This deliciously retro dessert includes a frightening number of my most commonly avoided baking tasks – I’m still amazed that I even attempted it. It included the following:
- Pastry – Temperamental. Fiddly. Precision required. Avoid at all costs.
- Anything gelatine related – Yuck. Ew. Shudder. The texture alone. Easy to ruin. Avoid at all costs.
- Multi-layered cooking – Planning required. Reading ahead required. Multiple opportunities for disaster. Avoid at all costs.
And yet, the passionfruit sitting on my kitchen bench were begging to be made into this. I had also acquired a very fancy rolling pin some time ago that I had not yet used (so great is my fear of pastry). The rolling pin is adjustable depending on how thick you want your dough (see below). So I put my game face on.
You will need: (note. 1 oz = approx. 28g)
Pastry: 2 oz. self-raising flour, 2 oz. plain flour, 1 oz. custard powder, pinch salt, 2 tablespoons sugar, 3 oz. butter (or substitute), 2 tablespoons milk or water.
Filling: 2 oz. butter, 1/2 cup sugar, pulp 2 or 3 passionfruit, 2 dessertspoons cornflour, 1/4 cup lemon juice, 1 egg-yolk.
Marshmallow: 1/2 cup hot water, 1/2 cup castor sugar, 1 teaspoon gelatine, 1 teaspoon lemon juice, 1 egg-white, extra passionfruit pulp (about 3).
Pastry: Sift dry ingredients into basin, rub in butter; mix to firm dough with milk or water. Kneed lightly on floured board, roll to 1/4 inch thickness. Line in a 9 inch pie dish, trim, and pinch edges. Prick pastry with fork (oops). Bake in hot oven (about 200 c) for 15-20 minutes or until lightly browned. Allow to cool, prepare filling.

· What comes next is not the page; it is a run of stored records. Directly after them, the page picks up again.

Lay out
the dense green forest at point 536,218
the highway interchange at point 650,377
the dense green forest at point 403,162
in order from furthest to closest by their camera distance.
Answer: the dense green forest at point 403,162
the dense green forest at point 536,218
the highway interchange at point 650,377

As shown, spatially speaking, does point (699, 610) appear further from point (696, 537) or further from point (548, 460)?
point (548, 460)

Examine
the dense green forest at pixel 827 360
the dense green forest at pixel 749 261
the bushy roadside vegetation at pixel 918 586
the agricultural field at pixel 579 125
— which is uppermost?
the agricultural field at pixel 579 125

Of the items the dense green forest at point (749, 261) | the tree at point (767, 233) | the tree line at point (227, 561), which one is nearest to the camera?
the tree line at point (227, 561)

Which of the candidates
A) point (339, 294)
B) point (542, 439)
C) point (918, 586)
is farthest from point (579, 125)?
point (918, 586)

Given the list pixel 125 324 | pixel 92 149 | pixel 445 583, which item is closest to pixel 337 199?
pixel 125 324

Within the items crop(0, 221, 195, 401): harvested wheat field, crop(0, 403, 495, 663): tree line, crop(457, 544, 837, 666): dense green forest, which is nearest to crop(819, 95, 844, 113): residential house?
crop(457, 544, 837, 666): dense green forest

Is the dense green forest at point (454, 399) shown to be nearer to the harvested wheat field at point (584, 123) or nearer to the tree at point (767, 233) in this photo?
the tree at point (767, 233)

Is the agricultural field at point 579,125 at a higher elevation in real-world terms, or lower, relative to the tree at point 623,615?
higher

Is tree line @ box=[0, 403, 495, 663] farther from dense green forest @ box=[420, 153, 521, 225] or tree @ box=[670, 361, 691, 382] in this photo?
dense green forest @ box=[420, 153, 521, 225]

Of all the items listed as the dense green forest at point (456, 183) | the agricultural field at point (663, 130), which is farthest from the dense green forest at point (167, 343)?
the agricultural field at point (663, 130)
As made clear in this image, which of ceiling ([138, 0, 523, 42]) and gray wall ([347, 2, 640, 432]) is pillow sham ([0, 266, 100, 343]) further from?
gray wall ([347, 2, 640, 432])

Filling: Place in saucepan the butter, sugar, water and cornflour (which has been combined with lemon juice). Stir over low heat until mixture boils. (Mine boiled pretty darn quickly because I think I forgot the water . . . oops). Add passionfruit pulp, continue stirring, simmer for 3 minutes. Remove from heat, add beaten egg yolk. Cool slightly. Dollop onto and spread into pastry case. Meanwhile, prepare marshmallow topping.
Topping: Dissolve gelatine in hot water. Allow to cool. Add lemon juice. Beat egg-white with beaters stiffly. Gradually add dissolved gelatine, then sugar, beating continually until thick. Pile on top of filling in pastry case. Trickle extra passionfruit pulp on top. Allow to chill in the fridge.
This dessert was delicious. The passionfruit and lemon gave it a nice tangy and the ever so subtle saltiness of the pastry meant that it wasn’t overly sweet. It also wasn’t too heavy. Not only that but it turned out pretty darn well. It’s given me the confidence to try pastry and layered cooking again.
But I’m interested to know. What are you scared of when it comes to cooking?